Published : Oct. 26, 2014 - 21:52
The issue of North Korea’s nuclear weapons capability has returned to the spotlight as U.S. Forces Korea Commander Curtis Scaparrotti said last Friday that the communist state was thought to have the capability to miniaturize a nuclear warhead.
“I believe (North Koreans) have the capability to miniaturize a device at this point, and they have the technology to potentially deliver what they say they have,” he said during a press briefing at the Pentagon.
“We have not seen it tested.

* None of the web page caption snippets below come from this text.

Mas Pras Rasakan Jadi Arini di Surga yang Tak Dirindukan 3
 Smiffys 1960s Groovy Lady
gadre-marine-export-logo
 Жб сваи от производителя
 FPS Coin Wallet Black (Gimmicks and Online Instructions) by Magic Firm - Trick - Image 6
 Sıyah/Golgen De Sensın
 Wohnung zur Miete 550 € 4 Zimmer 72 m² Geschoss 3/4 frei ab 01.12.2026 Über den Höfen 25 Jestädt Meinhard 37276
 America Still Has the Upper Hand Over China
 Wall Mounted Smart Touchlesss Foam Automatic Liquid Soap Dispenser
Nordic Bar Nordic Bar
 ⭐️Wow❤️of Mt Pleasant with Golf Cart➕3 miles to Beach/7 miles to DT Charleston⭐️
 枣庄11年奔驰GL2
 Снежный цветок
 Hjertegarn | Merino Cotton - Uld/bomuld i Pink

And I don’t think as a commander we can afford the luxury of believing perhaps they haven’t gotten there.”
USFK commander Curtis Scaparrotti
Although Pyongyang conducted nuclear tests in 2006, 2009 and last year, some experts and officials here have said that it remains unclear whether the North has reached a technological level to make nuclear warheads small enough to mount on ballistic missiles.
Last month, Seoul’s Defense Ministry spokesman Kim Min-seok said that it was “senseless” to think that Pyongyang succeeded in developing tactical nuclear weapons, while noting that Seoul does not believe that the North has developed a nuclear warhead that weighs less than 1 ton.
To mount a nuclear warhead on its SCUD-B missile with a range of 300 km, the North should reduce its weight to less than 1 ton and its diameter to 90 centimeters, experts say.
In June, Kim also played down Pyongyang’s nuclear capability, saying that it was meaningless for the North to produce nuclear warheads that are not miniaturized. His statement came shortly after the Stockholm International Peace Research Institute said in its Yearbook 2014 that the North appeared to have six to eight nuclear warheads.
Amid the rekindled controversy over the North’s nuclear weapons, Pentagon Press Secretary Rear Adm. John Kirby said that the North was still “ways away” from developing a nuclear-capable intercontinental ballistic missile.
“He (Scaparrotti) didn’t say that they (North Korea) have the capability to put a nuclear weapon on an ICBM. He said he believes they have the capability to miniaturize ― to get to that. But they have not moved ― we have not seen evidence that they have done it,” Kirby told reporters.
“That is not the same thing as saying that they have the capability to mount, test and deliver a nuclear weapon on an ICBM. The difference is the ability to get the material into a state that it could be weaponized, but it is not that they are at that point right now.”
To produce warheads mountable on long-range missiles, their miniaturization remains a critical task for the North. Since 1980, the North is presumed to have conducted more than 100 experimental high-explosive detonations as well as the three nuclear tests, all of which have helped it gradually enhance its miniaturization technology.
Kim Tae-woo, a nuclear politics expert at Seoul’s Dongguk University, said it is wrong to judge that the North is still far away from miniaturizing its nuclear warheads.
“It is only natural (to judge that the North has the miniaturization capability) given that it has conducted as many as three nuclear tests. It is wrong to say that the North is still far away from that capability,” he said.
Kim said that the North might prioritize developing nuclear warheads mountable on Scud missiles with a range of 300-500 km or on Rodong missiles that can travel some 1,300 km, given that missiles with too short ranges could affect its own territory, while the missiles with ranges of several thousand kilometers could provoke neighboring states such as China and Japan.
But he said that the North could develop a warhead for an ICBM to bargain in its negotiations with the U.S.